THE TASK:
Reproduce all of the rows below, changing each instance of "wood grain texture" to "grainy wood surface" and leaving every other part unchanged.
--- begin ---
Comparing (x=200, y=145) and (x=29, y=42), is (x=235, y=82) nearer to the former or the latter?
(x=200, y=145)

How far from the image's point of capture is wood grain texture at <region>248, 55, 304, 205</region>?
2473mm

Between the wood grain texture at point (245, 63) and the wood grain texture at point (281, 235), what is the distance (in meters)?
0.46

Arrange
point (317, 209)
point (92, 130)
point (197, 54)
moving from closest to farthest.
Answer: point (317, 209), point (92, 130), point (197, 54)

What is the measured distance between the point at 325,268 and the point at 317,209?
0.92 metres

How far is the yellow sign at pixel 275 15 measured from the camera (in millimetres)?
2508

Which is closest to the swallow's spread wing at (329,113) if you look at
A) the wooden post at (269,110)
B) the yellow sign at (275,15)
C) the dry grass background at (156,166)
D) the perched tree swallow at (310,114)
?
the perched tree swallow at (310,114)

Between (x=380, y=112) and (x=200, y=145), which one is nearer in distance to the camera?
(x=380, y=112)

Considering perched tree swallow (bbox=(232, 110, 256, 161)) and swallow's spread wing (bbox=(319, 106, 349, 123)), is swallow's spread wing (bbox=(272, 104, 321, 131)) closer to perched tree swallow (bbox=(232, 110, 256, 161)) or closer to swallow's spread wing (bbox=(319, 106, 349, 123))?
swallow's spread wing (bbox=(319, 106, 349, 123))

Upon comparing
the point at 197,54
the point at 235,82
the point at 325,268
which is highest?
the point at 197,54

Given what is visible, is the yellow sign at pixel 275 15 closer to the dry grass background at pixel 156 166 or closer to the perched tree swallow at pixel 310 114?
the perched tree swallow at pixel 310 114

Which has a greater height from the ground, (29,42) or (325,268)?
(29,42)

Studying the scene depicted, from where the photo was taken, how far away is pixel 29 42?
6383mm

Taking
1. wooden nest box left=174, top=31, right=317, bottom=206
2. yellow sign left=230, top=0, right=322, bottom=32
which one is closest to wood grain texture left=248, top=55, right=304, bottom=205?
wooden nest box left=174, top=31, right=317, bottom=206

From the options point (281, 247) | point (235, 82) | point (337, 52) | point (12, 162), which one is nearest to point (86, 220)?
--- end ---
COMPLETE ANSWER:
Comparing (x=200, y=145) and (x=29, y=42), is (x=235, y=82) nearer to the former or the latter?
(x=200, y=145)

How far from the image's point of capture is grainy wood surface at <region>248, 55, 304, 205</region>?
2473mm

Between the grainy wood surface at point (245, 63) and the grainy wood surface at point (281, 235), what is the distance (in meters)?
0.46

Arrange
point (317, 209)
point (92, 130)
point (197, 54)
moving from closest to farthest.
Answer: point (317, 209), point (92, 130), point (197, 54)

What is the measured distance between the point at 325,268 and the point at 317,209?
0.92 metres

How far is the yellow sign at pixel 275 15 measured from the camera (in millimetres)?
2508

Which is closest to the swallow's spread wing at (329,113) if you look at
A) the wooden post at (269,110)
B) the yellow sign at (275,15)
C) the dry grass background at (156,166)
D) the perched tree swallow at (310,114)
?
the perched tree swallow at (310,114)

Between (x=380, y=112) and (x=200, y=145), which one is nearer in distance to the camera?
(x=380, y=112)

Considering perched tree swallow (bbox=(232, 110, 256, 161)) and swallow's spread wing (bbox=(319, 106, 349, 123)), is swallow's spread wing (bbox=(272, 104, 321, 131)) closer to perched tree swallow (bbox=(232, 110, 256, 161)) or closer to swallow's spread wing (bbox=(319, 106, 349, 123))?
swallow's spread wing (bbox=(319, 106, 349, 123))

Upon comparing
the point at 197,54
the point at 235,82
the point at 325,268
which is highest?
the point at 197,54

Given what is visible, is the yellow sign at pixel 275 15 closer to the dry grass background at pixel 156 166 or closer to the perched tree swallow at pixel 310 114?
the perched tree swallow at pixel 310 114

Which has a greater height from the ground, (29,42) or (325,268)?
(29,42)

Studying the scene depicted, from where the photo was taken, how far away is pixel 29 42?
6383mm

Taking
1. wooden nest box left=174, top=31, right=317, bottom=206
2. yellow sign left=230, top=0, right=322, bottom=32
which one is closest to grainy wood surface left=248, top=55, right=304, bottom=205?
wooden nest box left=174, top=31, right=317, bottom=206

From the options point (281, 247) | point (235, 82) | point (337, 52) | point (12, 162), which one is nearest to point (86, 220)?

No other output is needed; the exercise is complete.